MWINYI KOMBE NZAI v REPUBLIC [2010] KEHC 697 (KLR) | Defilement | Esheria

MWINYI KOMBE NZAI v REPUBLIC [2010] KEHC 697 (KLR)

Full Case Text

REPUBLICOFKENYA

IN THE HIGH COURT OFKENYA

ATMOMBASA

CRIMINAL APPEAL NO. 148 OF 2009

(From Original Conviction and Sentence in Criminal Case No. 664 of 2009 of the Senior Resident Magistrate’s Court at Voi: P.N. Ndwiga – S.R.M.)

MWINYI KOMBE NZAI ............................. APPELLANT

VERSUS

REPUBLIC ........................................... RESPONDENT

JUDGEMENT

The Appellant herein MWINYI KOMBE NZAI had been arraigned before the lower court Voi and charged with the offence of DEFILEMENT OF A GIRL CONTRARY TO SECTION 8(1) AS READ WITH SECTION 8(3) OF THE SEXUAL OFFENCES ACT. The particulars of the offence were that

“On diverse dates between May 2008 and July 2008 in Kwale District withinCoastProvince, unlawfully had carnal knowledge of M. F. W a girl aged 12 years”
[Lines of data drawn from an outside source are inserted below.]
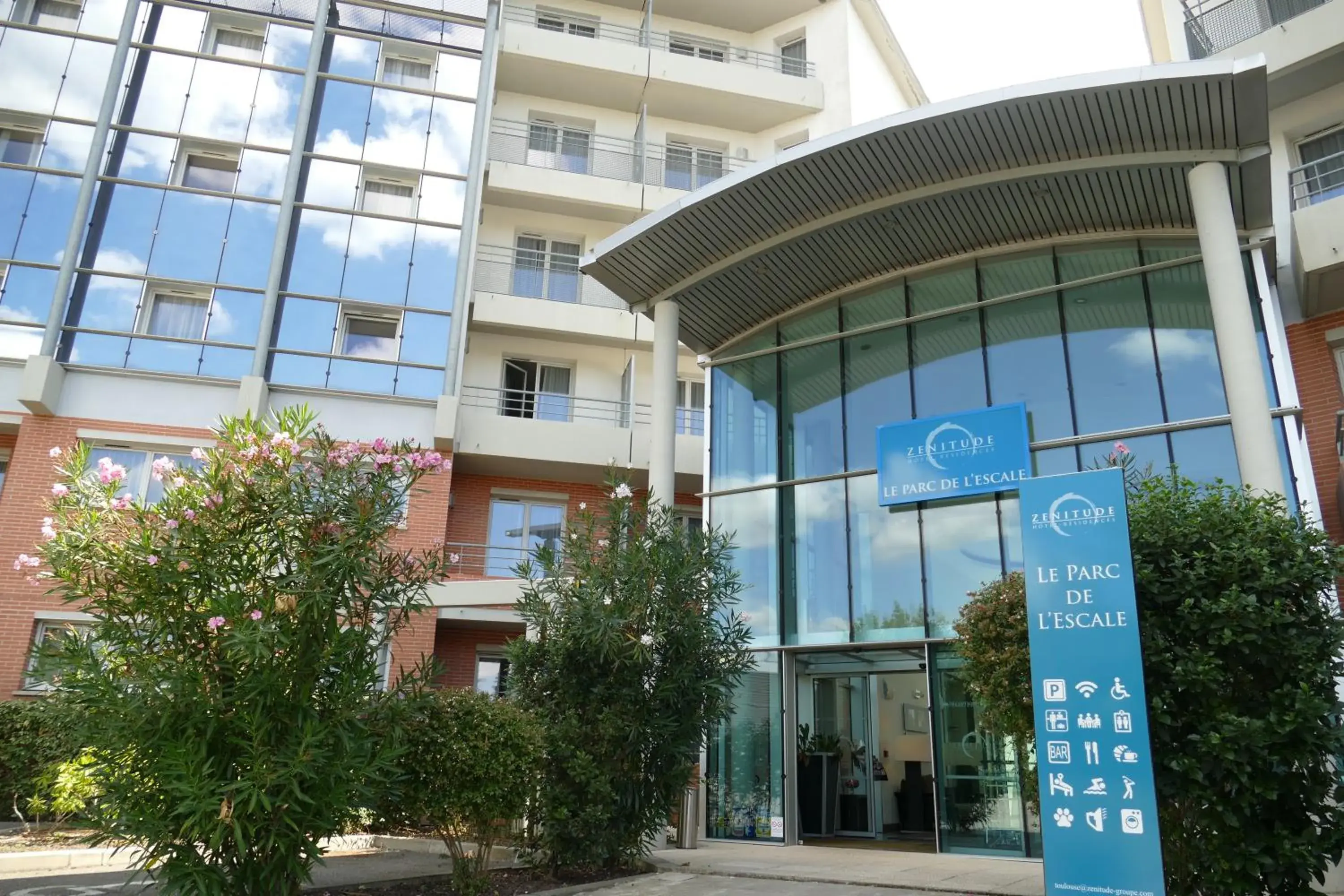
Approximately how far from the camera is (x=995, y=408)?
11.9 m

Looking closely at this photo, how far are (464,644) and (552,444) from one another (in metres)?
4.15

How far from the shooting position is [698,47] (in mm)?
23219

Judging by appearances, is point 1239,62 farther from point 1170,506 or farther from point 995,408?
point 1170,506

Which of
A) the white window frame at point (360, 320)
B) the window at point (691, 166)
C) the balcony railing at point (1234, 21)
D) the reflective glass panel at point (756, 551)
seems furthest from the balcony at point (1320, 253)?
the white window frame at point (360, 320)

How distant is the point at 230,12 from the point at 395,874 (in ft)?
58.0

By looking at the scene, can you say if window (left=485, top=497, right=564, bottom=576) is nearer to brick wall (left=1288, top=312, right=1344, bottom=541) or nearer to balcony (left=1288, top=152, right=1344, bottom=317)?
brick wall (left=1288, top=312, right=1344, bottom=541)

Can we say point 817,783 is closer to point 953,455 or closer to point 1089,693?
point 953,455

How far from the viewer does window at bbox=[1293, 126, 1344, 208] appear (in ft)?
41.0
The Appellant pleaded guilty to the charge on 5th August 2009. The facts were duly read out to him as required by law and he maintained his guilty plea. The learned trial magistrate then proceeded to convict the Appellant on his own plea of guilty and sentenced him to serve twenty (20) years imprisonment. Appellant has now appealed against both this conviction and sentence. MR. GAKUHI, Advocate appeared and argued the appeal on behalf of the appellant, whilst MR. ONSERIO who appeared for the respondent State conceded to the appeal.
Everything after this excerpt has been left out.